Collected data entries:
--------

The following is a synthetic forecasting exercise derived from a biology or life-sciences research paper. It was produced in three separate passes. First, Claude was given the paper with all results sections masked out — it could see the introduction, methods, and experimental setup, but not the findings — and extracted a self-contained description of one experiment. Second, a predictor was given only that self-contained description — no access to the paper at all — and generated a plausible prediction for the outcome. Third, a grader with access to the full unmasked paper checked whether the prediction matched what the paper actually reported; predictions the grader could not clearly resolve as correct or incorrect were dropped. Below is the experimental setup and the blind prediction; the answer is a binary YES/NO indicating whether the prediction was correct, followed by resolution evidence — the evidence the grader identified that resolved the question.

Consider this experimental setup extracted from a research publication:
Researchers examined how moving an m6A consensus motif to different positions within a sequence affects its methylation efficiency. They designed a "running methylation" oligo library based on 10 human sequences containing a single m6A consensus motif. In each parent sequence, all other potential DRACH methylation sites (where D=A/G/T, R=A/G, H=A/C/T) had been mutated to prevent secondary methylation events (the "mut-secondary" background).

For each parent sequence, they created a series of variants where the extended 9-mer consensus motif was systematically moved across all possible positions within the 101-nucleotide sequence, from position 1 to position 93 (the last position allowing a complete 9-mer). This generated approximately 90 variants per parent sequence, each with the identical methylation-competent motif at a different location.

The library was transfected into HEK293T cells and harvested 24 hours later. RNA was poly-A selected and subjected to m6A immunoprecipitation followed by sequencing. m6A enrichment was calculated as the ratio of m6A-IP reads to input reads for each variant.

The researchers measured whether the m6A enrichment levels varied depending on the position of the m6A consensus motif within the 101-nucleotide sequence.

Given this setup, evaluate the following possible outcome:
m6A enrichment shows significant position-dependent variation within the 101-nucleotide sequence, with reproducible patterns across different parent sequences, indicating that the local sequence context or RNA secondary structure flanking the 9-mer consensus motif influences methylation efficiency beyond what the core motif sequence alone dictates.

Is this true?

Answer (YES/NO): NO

--------

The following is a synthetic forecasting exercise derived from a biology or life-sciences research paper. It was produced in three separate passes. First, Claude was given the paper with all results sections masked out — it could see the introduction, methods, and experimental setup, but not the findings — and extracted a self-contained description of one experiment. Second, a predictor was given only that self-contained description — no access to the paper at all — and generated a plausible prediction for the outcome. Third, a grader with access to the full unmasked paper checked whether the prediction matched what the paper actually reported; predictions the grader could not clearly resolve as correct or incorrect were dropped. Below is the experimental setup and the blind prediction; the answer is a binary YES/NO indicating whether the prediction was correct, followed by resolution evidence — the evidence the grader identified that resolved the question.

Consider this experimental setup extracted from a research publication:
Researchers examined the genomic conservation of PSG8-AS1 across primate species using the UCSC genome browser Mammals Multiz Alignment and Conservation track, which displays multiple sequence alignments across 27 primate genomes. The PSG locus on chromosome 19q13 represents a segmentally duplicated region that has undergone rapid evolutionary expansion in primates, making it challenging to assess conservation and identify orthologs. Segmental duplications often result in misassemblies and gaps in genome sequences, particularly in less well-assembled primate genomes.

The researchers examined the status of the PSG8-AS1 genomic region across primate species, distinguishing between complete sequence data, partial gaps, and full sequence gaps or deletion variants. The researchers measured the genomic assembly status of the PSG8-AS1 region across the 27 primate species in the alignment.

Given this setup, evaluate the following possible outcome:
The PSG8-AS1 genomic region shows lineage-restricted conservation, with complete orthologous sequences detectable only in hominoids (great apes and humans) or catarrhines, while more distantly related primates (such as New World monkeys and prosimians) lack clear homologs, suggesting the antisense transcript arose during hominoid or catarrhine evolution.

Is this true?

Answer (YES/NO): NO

--------

Work request:
Pull out all lines from the entries above that include the word "region".

Solution for this task:
Researchers examined the genomic conservation of PSG8-AS1 across primate species using the UCSC genome browser Mammals Multiz Alignment and Conservation track, which displays multiple sequence alignments across 27 primate genomes. The PSG locus on chromosome 19q13 represents a segmentally duplicated region that has undergone rapid evolutionary expansion in primates, making it challenging to assess conservation and identify orthologs. Segmental duplications often result in misassemblies and gaps in genome sequences, particularly in less well-assembled primate genomes.
The researchers examined the status of the PSG8-AS1 genomic region across primate species, distinguishing between complete sequence data, partial gaps, and full sequence gaps or deletion variants. The researchers measured the genomic assembly status of the PSG8-AS1 region across the 27 primate species in the alignment.
The PSG8-AS1 genomic region shows lineage-restricted conservation, with complete orthologous sequences detectable only in hominoids (great apes and humans) or catarrhines, while more distantly related primates (such as New World monkeys and prosimians) lack clear homologs, suggesting the antisense transcript arose during hominoid or catarrhine evolution.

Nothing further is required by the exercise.